Finding the right path forward
Justin Bekelman, MD, a radiation oncologist at the University of Pennsylvania’s Perelman School of Medicine who has studied how to be reduce unplanned acute care for patients with cancer, including hospital readmissions, says there is a huge opportunity for healthcare stakeholders to think creatively about how address cancer readmissions. He agrees with Schmidt that predictive analytics will likely play an integral role.
“Today, there are not truly validated predictive analytics that can identify patients who are at the highest risk of readmission,” he says. “But in addition, healthcare organizations can also use those kind of big data approaches to simple find ways to dramatically improve the care of patients with cancer-that will reduce readmissions, too.”

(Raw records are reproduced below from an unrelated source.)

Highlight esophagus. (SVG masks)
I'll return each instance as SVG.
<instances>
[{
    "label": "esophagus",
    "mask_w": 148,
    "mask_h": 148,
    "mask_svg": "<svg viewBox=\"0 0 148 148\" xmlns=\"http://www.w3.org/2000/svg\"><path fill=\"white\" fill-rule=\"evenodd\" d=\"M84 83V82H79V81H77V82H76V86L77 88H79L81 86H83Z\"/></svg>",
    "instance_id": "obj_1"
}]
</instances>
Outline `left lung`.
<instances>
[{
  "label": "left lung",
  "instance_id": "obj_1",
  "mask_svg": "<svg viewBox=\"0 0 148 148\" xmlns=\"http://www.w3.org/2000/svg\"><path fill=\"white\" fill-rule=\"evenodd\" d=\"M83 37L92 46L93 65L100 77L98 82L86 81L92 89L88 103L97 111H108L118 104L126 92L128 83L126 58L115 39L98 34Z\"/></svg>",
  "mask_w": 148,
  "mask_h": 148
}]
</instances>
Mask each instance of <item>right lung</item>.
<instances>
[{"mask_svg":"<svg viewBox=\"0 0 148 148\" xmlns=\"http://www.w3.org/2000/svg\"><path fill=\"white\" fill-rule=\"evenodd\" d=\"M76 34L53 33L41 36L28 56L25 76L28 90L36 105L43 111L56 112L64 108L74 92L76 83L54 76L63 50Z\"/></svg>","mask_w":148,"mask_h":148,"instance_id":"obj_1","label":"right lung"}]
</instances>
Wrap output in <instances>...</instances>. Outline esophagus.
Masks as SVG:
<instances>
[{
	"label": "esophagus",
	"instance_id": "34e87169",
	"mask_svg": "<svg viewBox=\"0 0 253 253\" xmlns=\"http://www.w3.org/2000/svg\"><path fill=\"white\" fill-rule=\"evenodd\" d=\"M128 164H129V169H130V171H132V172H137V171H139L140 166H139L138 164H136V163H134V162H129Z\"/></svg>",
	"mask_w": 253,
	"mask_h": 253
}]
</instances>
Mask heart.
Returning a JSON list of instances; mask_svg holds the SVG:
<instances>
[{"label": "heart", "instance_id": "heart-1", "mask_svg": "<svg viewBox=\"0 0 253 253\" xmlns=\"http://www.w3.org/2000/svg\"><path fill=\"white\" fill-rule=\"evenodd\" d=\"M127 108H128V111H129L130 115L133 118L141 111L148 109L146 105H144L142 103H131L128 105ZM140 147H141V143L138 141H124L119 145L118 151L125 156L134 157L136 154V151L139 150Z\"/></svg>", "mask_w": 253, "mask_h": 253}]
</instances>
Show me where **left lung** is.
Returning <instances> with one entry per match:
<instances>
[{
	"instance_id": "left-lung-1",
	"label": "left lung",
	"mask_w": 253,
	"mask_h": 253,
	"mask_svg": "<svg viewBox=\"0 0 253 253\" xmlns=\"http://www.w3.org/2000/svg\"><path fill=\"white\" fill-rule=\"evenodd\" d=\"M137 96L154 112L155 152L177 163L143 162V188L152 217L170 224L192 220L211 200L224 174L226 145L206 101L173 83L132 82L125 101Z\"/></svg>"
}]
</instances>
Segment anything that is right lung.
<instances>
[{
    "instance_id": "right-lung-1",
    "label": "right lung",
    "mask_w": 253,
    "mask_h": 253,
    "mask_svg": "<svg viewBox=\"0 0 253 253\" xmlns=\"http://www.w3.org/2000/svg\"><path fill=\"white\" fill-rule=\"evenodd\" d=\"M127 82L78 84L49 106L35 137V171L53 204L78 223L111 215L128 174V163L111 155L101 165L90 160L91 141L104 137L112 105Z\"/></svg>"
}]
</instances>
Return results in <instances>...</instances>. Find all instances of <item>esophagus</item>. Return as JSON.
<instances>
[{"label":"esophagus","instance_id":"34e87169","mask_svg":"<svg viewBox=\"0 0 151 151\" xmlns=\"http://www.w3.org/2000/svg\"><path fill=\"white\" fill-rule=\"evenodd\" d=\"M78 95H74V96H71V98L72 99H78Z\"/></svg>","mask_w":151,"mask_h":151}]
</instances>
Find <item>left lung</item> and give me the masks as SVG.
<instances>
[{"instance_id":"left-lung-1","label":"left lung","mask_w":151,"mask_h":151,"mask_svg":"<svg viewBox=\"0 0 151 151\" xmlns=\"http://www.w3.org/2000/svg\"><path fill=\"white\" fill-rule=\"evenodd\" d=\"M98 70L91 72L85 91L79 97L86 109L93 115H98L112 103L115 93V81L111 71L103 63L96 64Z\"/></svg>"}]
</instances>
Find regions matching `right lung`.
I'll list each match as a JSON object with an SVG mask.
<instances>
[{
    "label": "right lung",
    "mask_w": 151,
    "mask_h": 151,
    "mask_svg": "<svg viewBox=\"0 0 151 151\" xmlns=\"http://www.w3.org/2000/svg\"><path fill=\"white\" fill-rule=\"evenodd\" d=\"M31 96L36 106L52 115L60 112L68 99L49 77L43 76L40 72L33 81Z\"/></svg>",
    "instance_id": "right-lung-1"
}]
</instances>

Bekelman, as well as Schmidt and Khorana, all argue that addressing this issue isn’t something that healthcare organizations can do alone. There is a role for payers, too-either by funding larger scale research efforts or by providing predictive models and tools for their provider partners to use to improve care for this patient population. Jessica Saba, PharmD, director of Value Based and Population Health at Highmark, Inc., a large Blue Cross Blue Shield plan serving Pennsylvania, West Virginia, and Delaware, says it’s certainly something that health plans like hers are actively working on.
“Cancer care, traditionally, represents quite a large bit of healthcare spend-and there are many direct and indirect ways to try to manage that,” she says. “And, certainly, analytics is an emerging area for Highmark and we are looking at ways that data can help. We are working quite hard to provide more tools and insights to our physician partners so they can more effectively manage these cases.”
For his part, Schmidt says he is buoyed by the amount of academic research being done on this issue. And he hopes that healthcare organizations, both of the provider and payer variety, are not only paying close attention to the studies-but looking for ways that they can get involved to help.
“This is about a lot more than just readmission numbers,” he says. “Trying to reduce them in payer contracts or with quality metrics that say something like, ‘Oh, you need to drop your readmission rate from 14% to 13.2%,’ isn’t going to work. Healthcare stakeholders need to collaborate and come up with better, smarter models so we can understand and undertake evidence-based measures that will provide the best quality care for our patients-and, with that, reduce readmissions along the way.”
Kayt Sukel is a science and health writer based outside Houston.